Zhou Yongkang war der Vorsitzende des Parteikomitees der Provinz Sichuan und ist gegenwärtig Innenminister. Er ist verantwortlich für den Foltertod vieler Falun Gong- Praktizierender. In der Provinz Sichuan ist er berüchtigt für seine Brutalität. Die Menschen in Sichuan haben ihm den Spitznamen "Menschenrechtskiller" gegeben.

Während seiner Amtszeit in Sichuan arbeiteten Zhou Yongkang und andere hochrangige Regierungsbeamte zusammen, um Falun Gong zu verfolgen. Quellen belegen, dass er Methoden wie Mord, Folter und Entführung autorisierte und dazu ermutigte, Falun Gong- Praktizierende in seinem Bereich einzuschüchtern und zu eliminieren. Darüber hinaus wurden unter seiner Politik Menschen zum Erpressen herangezogen: "Wenn Eltern praktizieren, entlasst ihre Kinder von der Arbeit; wenn Kinder praktizieren, entlasst ihre Eltern, hört auf, ihre Pensionen zu zahlen und nehmt ihnen ihre finanziellen Ressourcen weg." Er machte aus Sichuan eine der Provinzen, in der Falun Gong am schlimmsten verfolgt wird. Indem er Falun Gong verfolgte, baute er sich seine Karriere auf, die mit dem Blut von Falun Gong- Praktizierenden befleckt ist, und so wurde er zum Innenminister.
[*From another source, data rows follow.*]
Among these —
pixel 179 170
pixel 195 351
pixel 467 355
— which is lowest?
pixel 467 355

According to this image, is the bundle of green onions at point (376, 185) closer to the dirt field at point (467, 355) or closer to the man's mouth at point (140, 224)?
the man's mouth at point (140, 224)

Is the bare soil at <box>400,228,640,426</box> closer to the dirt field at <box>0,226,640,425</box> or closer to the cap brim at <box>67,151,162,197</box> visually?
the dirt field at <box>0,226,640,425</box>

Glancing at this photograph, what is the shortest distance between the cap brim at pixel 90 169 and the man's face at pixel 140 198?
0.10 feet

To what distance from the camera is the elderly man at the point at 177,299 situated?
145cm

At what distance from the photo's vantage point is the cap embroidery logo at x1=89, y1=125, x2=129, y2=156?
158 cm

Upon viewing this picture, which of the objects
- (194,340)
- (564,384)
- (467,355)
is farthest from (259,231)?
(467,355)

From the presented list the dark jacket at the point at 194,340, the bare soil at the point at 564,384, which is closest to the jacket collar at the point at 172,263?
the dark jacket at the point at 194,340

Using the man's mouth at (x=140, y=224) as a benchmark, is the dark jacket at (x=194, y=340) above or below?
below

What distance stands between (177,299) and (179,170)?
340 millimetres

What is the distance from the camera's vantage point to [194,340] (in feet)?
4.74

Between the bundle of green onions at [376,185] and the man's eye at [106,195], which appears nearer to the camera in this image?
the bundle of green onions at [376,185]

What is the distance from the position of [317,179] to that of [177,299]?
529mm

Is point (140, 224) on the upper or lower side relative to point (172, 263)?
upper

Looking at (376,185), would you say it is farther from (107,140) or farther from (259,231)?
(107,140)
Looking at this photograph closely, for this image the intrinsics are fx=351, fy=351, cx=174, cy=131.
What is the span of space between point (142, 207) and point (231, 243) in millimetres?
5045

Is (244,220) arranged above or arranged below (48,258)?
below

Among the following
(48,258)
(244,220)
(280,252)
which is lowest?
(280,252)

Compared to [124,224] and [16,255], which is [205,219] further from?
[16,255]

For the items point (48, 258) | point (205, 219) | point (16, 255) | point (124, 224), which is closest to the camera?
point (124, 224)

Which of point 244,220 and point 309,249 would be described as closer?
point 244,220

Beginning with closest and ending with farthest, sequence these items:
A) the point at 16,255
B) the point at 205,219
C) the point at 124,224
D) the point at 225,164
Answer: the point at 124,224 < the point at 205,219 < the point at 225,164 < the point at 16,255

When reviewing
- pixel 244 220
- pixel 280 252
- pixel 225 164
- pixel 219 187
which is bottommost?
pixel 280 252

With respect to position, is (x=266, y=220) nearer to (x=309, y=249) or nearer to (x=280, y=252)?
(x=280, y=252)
Am 9. Dezember 2003 führte Zhou Yongkang immer noch Jiang Zemins Politik der Verfolgung durch, und er sagte bei einem Treffen mit verschiedenen hohen Polizeibeamten: "Die Unterdrückung von Falun Gong ist immer noch die Hauptaufgabe des chinesischen Polizeisystems." Nach einem Bericht in der "Volkspolizei", einer Zeitung in Peking, verlas Zhou Yongkang Jiang Zemins acht Hauptpunkte bezüglich innerer und äußerer Angelegenheiten: Die ersten fünf Punkte handelten davon, die Diktatur zu verstärken, wobei die Unterdrückung von Falun Gong als dritter Hauptpunkt aufgelistet war.